SupChain-Bench: Benchmarking Large Language Models for Real-World Supply Chain Management
Shengyue Guan, Yihao Liu, Lang Cao

TL;DR
SupChain-Bench is a comprehensive benchmark designed to evaluate large language models' ability to perform reliable, long-horizon supply chain management tasks grounded in domain-specific procedures.
Contribution
The paper introduces SupChain-Bench, a new benchmark for assessing LLMs in supply chain workflows, and proposes SupChain-ReAct, a framework for autonomous tool-based orchestration.
Findings
Substantial gaps in execution reliability across models.
SupChain-ReAct achieves the strongest tool-calling performance.
Highlights significant room for improvement in LLM-based supply chain agents.
Abstract
Large language models (LLMs) have shown promise in complex reasoning and tool-based decision making, motivating their application to real-world supply chain management. However, supply chain workflows require reliable long-horizon, multi-step orchestration grounded in domain-specific procedures, which remains challenging for current models.

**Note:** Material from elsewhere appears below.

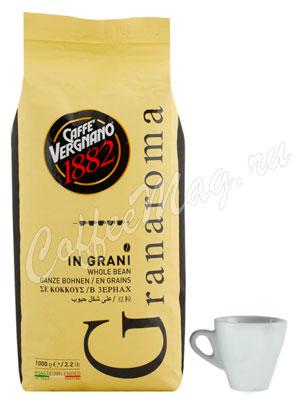 Кофе Vergnano в зернах Gran Aroma 1 кг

To systematically evaluate LLM performance in this setting, we introduce SupChain-Bench, a unified real-world benchmark that assesses both supply chain domain knowledge and long-horizon tool-based orchestration grounded in standard operating procedures (SOPs). Our experiments reveal substantial gaps in execution reliability across models. We further propose SupChain-ReAct, an SOP-free framework that autonomously synthesizes executable procedures for tool use, achieving the strongest and most consistent tool-calling performance. Our work establishes a…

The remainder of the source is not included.